Es dürfte jedoch anders gewesen sein. Eine Angestellte des BfV berichtete dem Untersuchungsausschuss im September, sie habe persönlich ab Januar 2016 nicht nur eine Akte über Amri geführt, sondern auch mehr als zehn weitere Akten zu mutmaßlichen Islamisten angelegt, die mit Amri verkehrten. Maaßen wird seitdem von den Angehörigen der Opfer des Attentats der Lüge bezichtigt.

Gern beschwört Maaßen die »unglaubliche Herausforderung für die Sicherheitsbehörden«, die darin ­bestehe, Wirrköpfe und fanatisierte Individuen zu identifizieren, die plötzlich Kontakt zum IS aufnähmen und zu Attentätern mutierten. Doch der Verfassungsschutz hatte seit Januar 2016 Kenntnis von Amri.
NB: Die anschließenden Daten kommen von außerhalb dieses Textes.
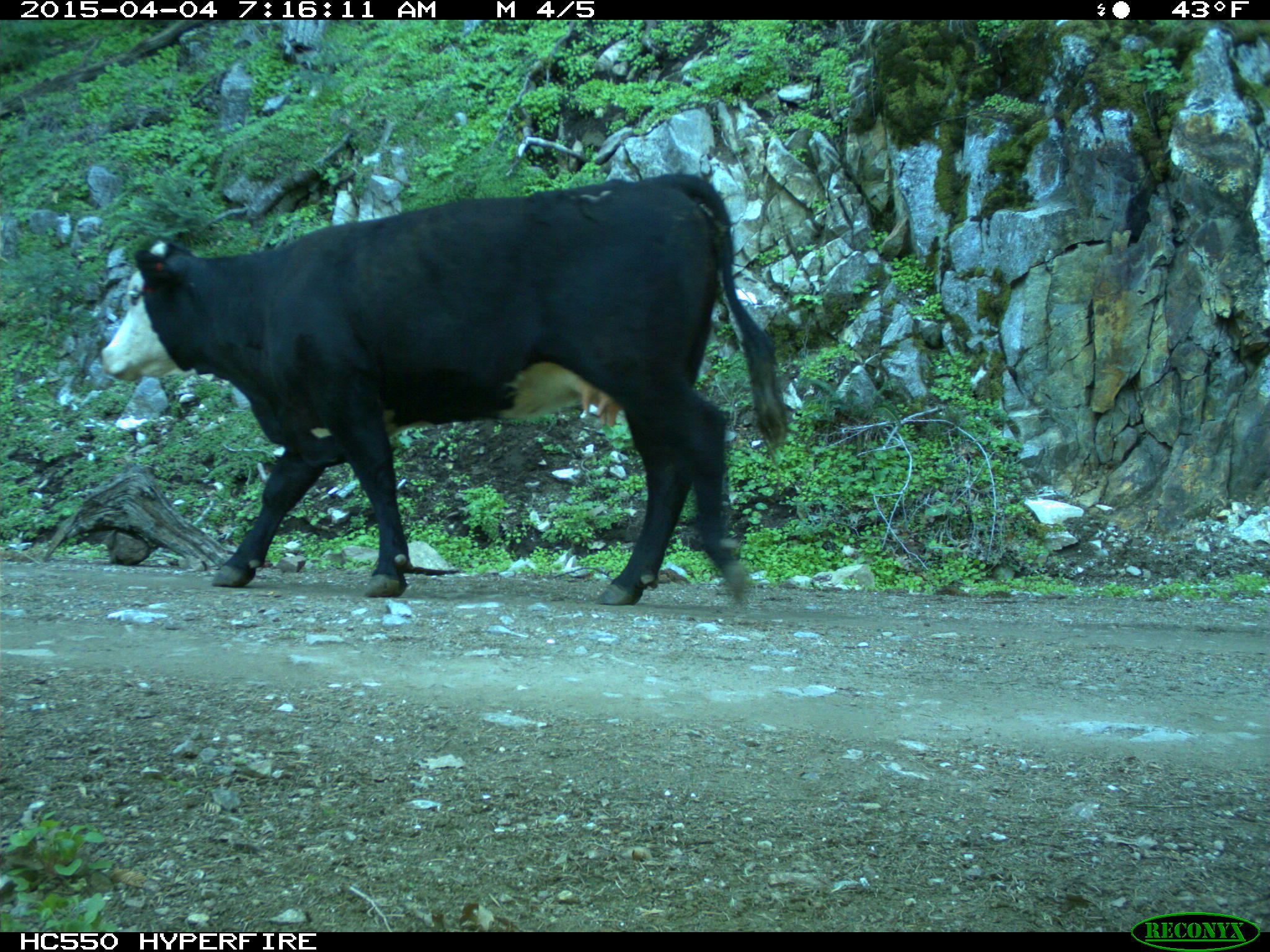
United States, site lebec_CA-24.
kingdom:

Damals erstellte das Bundesamt ein sogenanntes Behördenzeugnis über ihn, unterzeichnet von Maaßen. Von da an galt Amri den Behörden als hochgradiger Gefährder, sie umgaben ihn mit mehreren V-Leuten.

Der Rest des Geschehens klingt so ähnlich wie etwas, das bereits in den NSU-Untersuchungsausschüssen verhandelt wurde: Kontakte lässt man nicht auffliegen, auch Kontakte zu Kontakten nicht. »Und der Staat sah zu«, schreibt die Berliner Zeitung über Amri. Parallelen zu dem hessischen Ver­fassungsschützer, der während der ­Ermordung von Halit Yozgat durch den NSU in Kassel auch irgendwie zusah, ohne etwas zu sehen, drängen sich auf.
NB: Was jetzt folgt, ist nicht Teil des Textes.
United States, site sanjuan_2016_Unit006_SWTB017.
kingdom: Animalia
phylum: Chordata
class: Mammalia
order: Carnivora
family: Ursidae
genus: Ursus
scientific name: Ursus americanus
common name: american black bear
Ob der Freund des Attentäters, Ben Ammar, tatsächlich ein V-Mann war oder nur ein »Kontakt«, sei dahingestellt. Jedenfalls übermittelte der marokkanische Geheimdienst im September und Oktober 2016 eindringliche und sehr konkrete Warnungen vor Anis Amri an das Bundeskriminalamt und den Bundesnachrichtendienst. Die ­Bearbeitung wurde dem Bundesamt für Verfassungsschutz übertragen. Es wollte »nachfragen«, tat es aber nicht. Gründe für eine Demission Maaßens hätte es angesichts des Falls Anis Amri zuhauf gegeben. Dass sie erst nach seiner politischen Intervention in Chemnitz erfolgte, ist absurd.
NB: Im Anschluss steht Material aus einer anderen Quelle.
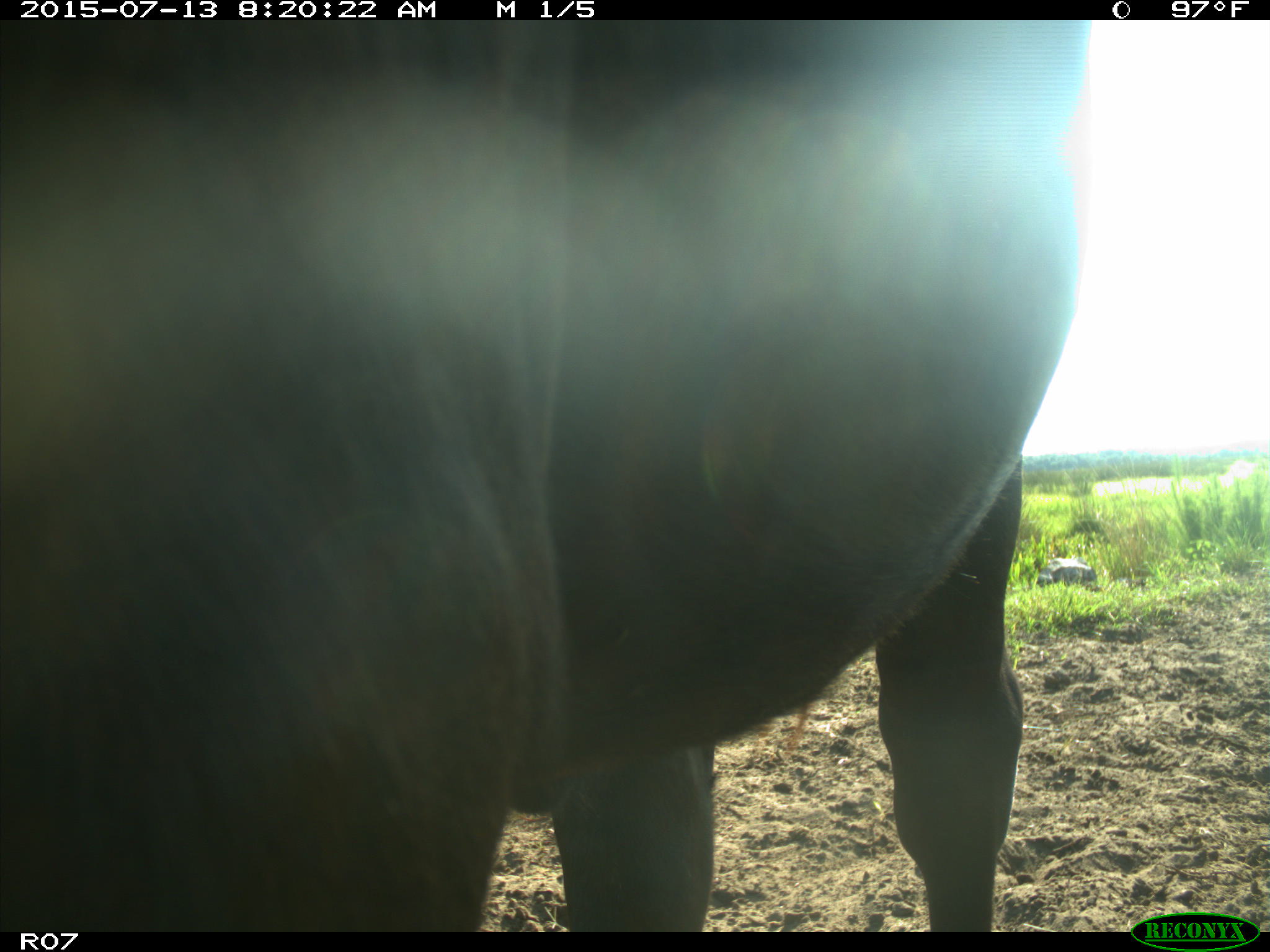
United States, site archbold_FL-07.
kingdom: Animalia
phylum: Chordata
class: Mammalia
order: Artiodactyla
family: Bovidae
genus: Bos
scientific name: Bos taurus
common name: domestic cow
Bos taurus (domestic cow).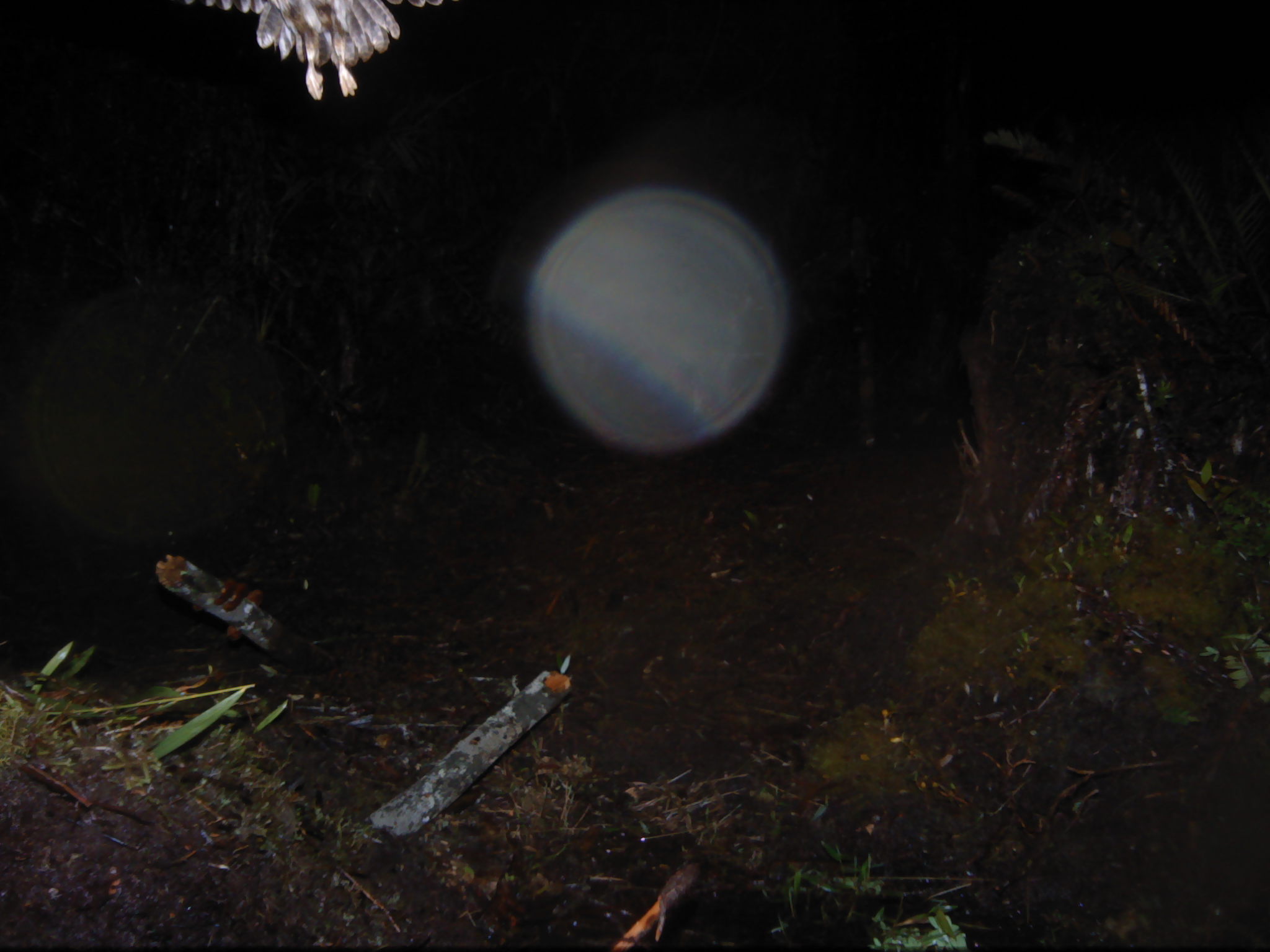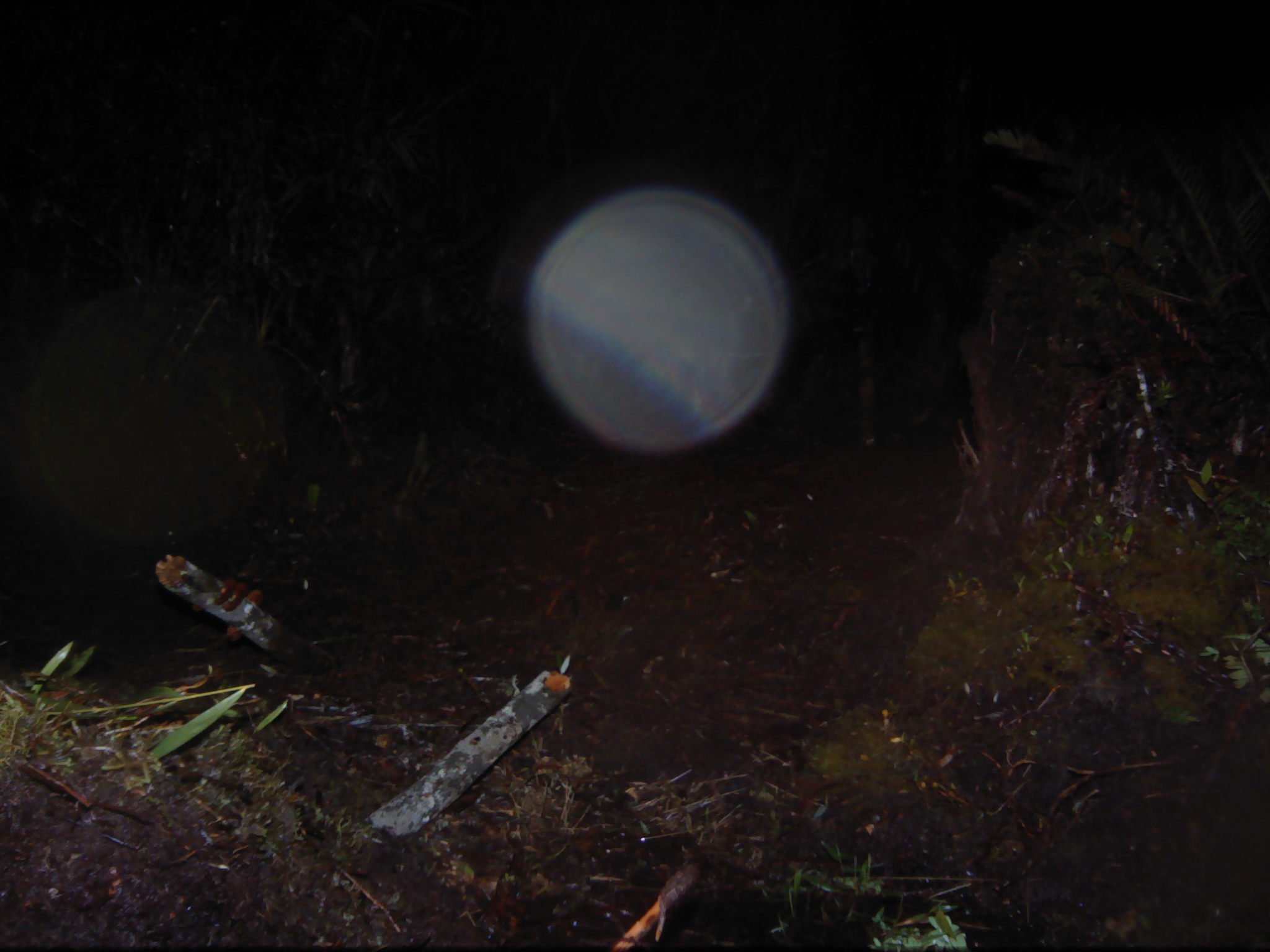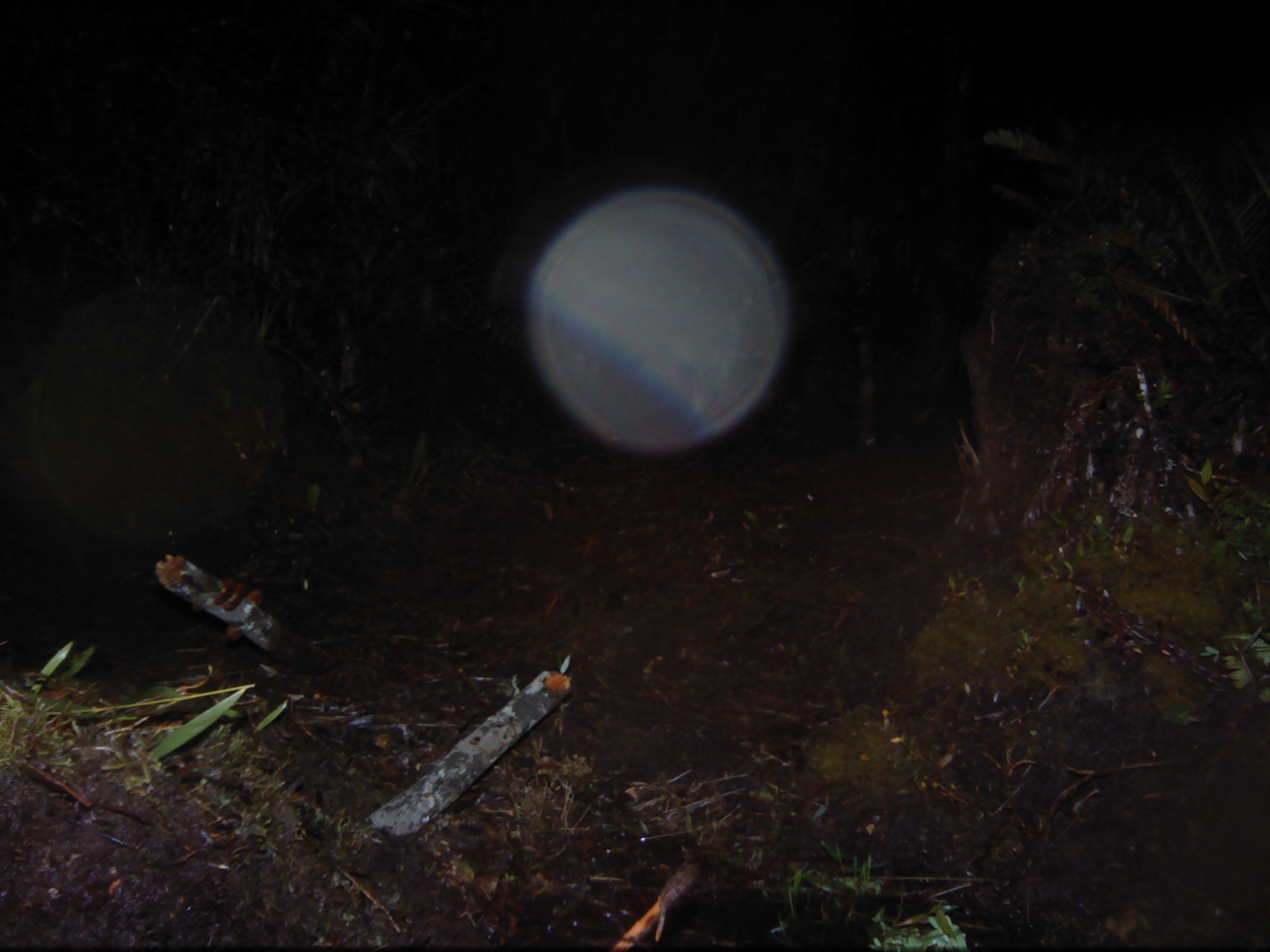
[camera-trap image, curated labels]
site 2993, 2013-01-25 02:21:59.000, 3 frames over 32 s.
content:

Für den Untersuchungsausschuss im Bundestag zum Anschlag auf dem Breitscheidplatz ergäbe sich angesichts all der vermeintlichen oder tatsäch­lichen Versäumnisse des Verfassungsschutzes und aller weiteren Ungereimtheiten ein weites Betätigungsfeld. Allerdings hat sich sein Vorsitzender Armin Schuster Ende September während einer Aktuellen Stunde im Bundestag beim »Menschen Maaßen« für alles entschuldigt, was jenem nach seinen Aussagen zu den Geschehnissen in Chemnitz widerfahren sei. Parlamentarische Kontrolle kann also manchmal ganz schön niedlich sein.